The RSI and stochastics are overbot agreeable to a pullback. The red lines show the negative divergence in play. It is an odd top since the trade deal positive news last week diminishes the neggie d influence. The trade deal hype creates the short-term momentum. The green lines show the long and strong RSI and MACD line in the VST time frame. The other chart indicators are neggie d over the multi-month period and in the near-term.


Thus, the RSI and MACD line may try to squeeze out a day or two more of upside juice but the multi-month neggie d can slap price down at anytime. Considering the uber low put/call ratios signaling rampant complacency and fearlessness in the stock market, a top is expected now. On Monday morning, 11/11/19, S&P futures are down -10. VIX 13.18. The bond market is closed today for Veterans Day.
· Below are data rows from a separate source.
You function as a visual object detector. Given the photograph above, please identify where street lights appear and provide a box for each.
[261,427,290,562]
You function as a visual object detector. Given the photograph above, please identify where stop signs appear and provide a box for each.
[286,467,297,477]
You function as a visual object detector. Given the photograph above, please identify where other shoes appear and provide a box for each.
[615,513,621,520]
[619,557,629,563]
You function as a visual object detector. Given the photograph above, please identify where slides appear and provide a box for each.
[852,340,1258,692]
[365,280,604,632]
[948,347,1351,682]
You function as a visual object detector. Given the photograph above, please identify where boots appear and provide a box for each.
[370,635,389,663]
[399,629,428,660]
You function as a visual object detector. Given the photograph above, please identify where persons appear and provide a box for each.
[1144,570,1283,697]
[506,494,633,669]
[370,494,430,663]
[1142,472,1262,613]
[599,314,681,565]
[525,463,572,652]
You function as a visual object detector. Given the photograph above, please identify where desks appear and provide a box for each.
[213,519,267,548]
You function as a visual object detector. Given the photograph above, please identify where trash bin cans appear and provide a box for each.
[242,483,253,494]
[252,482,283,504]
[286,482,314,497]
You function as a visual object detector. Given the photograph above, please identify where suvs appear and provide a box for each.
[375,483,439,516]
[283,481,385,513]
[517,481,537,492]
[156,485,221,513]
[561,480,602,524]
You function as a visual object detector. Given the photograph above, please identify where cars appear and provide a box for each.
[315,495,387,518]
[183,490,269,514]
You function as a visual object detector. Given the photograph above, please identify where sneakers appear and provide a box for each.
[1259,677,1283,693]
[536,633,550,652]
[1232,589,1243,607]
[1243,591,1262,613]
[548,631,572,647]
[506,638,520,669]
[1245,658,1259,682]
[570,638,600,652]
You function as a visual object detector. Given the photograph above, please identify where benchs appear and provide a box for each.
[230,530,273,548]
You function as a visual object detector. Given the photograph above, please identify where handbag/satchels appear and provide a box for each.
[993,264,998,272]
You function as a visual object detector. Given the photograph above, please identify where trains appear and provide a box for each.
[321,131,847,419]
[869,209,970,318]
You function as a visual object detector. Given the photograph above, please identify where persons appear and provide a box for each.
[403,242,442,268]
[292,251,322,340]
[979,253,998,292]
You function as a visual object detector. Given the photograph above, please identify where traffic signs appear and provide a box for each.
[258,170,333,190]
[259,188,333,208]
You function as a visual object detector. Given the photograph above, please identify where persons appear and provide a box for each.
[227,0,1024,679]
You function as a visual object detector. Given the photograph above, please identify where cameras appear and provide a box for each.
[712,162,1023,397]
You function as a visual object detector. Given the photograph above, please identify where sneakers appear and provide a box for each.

The full moon peaks for the month tomorrow morning at 8:43 AM EST and stocks typically rally through the full moon. Futures are down but perhaps the dip-buyers will enter today and float stocks higher into tomorrow lunchtime. This week is OpEx so a Tuesday low typically leads to a Wednesday high so that would extend potential bullish joy into hump day. So bulls have seasonality factors providing wind at their backs the next couple days but the low put/calls are a powerful negative force and each day the market does not roll over is a gift for those long the market. 
Perhaps a Black Monday or Black Tuesday may be in the works after all; the window remains open (last week the set up was the same but Monday was a big rally day).

The SPX may drop today as the futures indicate but rally into hump day then fall apart from that top mid-week, or, simply begin falling apart now, as the doji and hanging man candlesticks forecast, and this negativity would overcome the positive seasonality factors (both are bearish outcomes). Tax loss selling is approaching and typically peaks the first week of December.

October did not live up to its negative hype. The largest stock market crashes have occurred in the month of October. September is typically the weakest month for stocks and now that this Sept-Oct time period is in the rearview mirror, traders are emboldened to think that stocks will rally higher through year-end. Considering the long-term charts, however, November may be the severe peak and drop month for stocks instead of October. The stock market may catch everyone off-sides now since the party is in full swing.

Everyone on Wall Street is partying in like its 1999, as Prince would sing, and says stocks will float higher into 2020. The stock market is one big bullish Sing-Along; take it away Sturgill Simpson. Traders are drinking Fed wine proclaiming it is time to enjoy the approaching holidays. Perhaps they will be eating crow and dining on humble pie come Thanksgiving? In all seriousness, these price highs you see in stocks may not print again for many years forward. If you are a young person, stay away from the stock market. Of course it always depends on the central bankers since they are the market. This information is for educational and entertainment purposes only. Do not invest based on anything you read or view here. Consult your financial advisor before making any investment decision.